As a child, Marilyn Radke let her imagination roam beyond her tiny hometown in West Virginia. She caught tadpoles in the creek and studied their body systems. She read library books about blood cells. She joined the Future Medical Careers Club.

This coal miner’s daughter ended up as a doctor working at the Centers for Disease Control and Prevention to protect public health by preventing exposure to chemical weapons.

“I always wanted to be well-educated and self-supporting,” Radke says, “and I succeeded!”

Mom and Friends: ‘Stay in College’

My father, who had an eighth-grade education, made his living as a coal miner, butcher, and truck driver. My mother, who had a ninth-grade education, worked in a cigar factory in our little town of Wheeling, West Virginia. Mom earned her high school equivalency diploma when she was about 50 years old. Some people might be ashamed to admit that, but I’m proud of her. It shows she was always willing to learn.

When I was growing up, my father advised me to get a good education because that would be something no one could take away from me. My mother told me not to depend on a man to support me financially.

One summer I worked at the cigar factory in town folding boxes. I remember the women saying to me, “You stay in college, Marilyn. Don’t end up in a factory like we did.”

I put myself through college with scholarships and work-study programs. As an undergraduate, I worked in the biology laboratory. As a graduate student, I was a counselor at the student health clinic.”

Protecting America from Chemical Weapons

From a young age, I was very interested in science and health. My education led to an interesting and rewarding career as a medical officer at CDC, helping make sure the United States safely destroys our reserve of chemical weapons that date back to World War I.

People are often surprised to hear about work related to chemical weapons in the U.S. They don’t know Congress asked CDC to oversee this process.

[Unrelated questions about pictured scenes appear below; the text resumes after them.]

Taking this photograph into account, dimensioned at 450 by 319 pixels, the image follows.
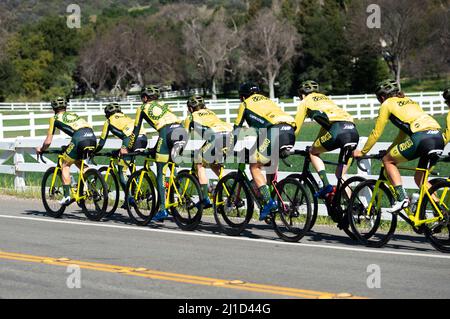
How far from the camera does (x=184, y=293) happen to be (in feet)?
29.4

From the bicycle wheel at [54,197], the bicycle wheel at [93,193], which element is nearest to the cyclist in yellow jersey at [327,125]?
the bicycle wheel at [93,193]

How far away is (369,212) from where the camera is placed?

It is so rewarding to help protect workers and the public from chemical weapons. A few years ago at Christmas, I received a card that brought tears to my eyes. It was from a veteran I helped who was seeking treatment for a rare condition. He had been exposed to sulfur mustard—what we call mustard gas—while he was in Bari, Italy, during World War II. It was used in World War I in chemical warfare but was banned by international treaties. It causes the skin to blister and can also harm your eyes and make breathing difficult.

He went for a weekend swim in Bari in 1945. Later, when he saw blisters and burns on his arms and chest, he thought he was sunburned. But his symptoms didn’t go away. More than 65 years later, his skin remains sensitive to sunlight.

A poison control center referred him to CDC in 2010. I helped put him in touch with a skin doctor in the Veterans Affairs Medical Center near his hometown, where he is being treated.

Treating him showed me how important our work is. I’m sure there are many times in our work with larger populations that we touch people like this, and we just don’t know it.

Advice to Girls and Young Women

  1. Believe in your ability.
  2. Find mentors who can point you in the right direction.
  3. Persist with hard work until you succeed.

I’ve been lucky to have good mentors and role models in my life. One of them was my physics professor in college. She helped me decide on my major and what to study in graduate school. She helped me personally, too, taking me under her wing almost as part of the family when I couldn’t get back home to West Virginia very often.

People have been so generous with me, and I believe in paying it forward.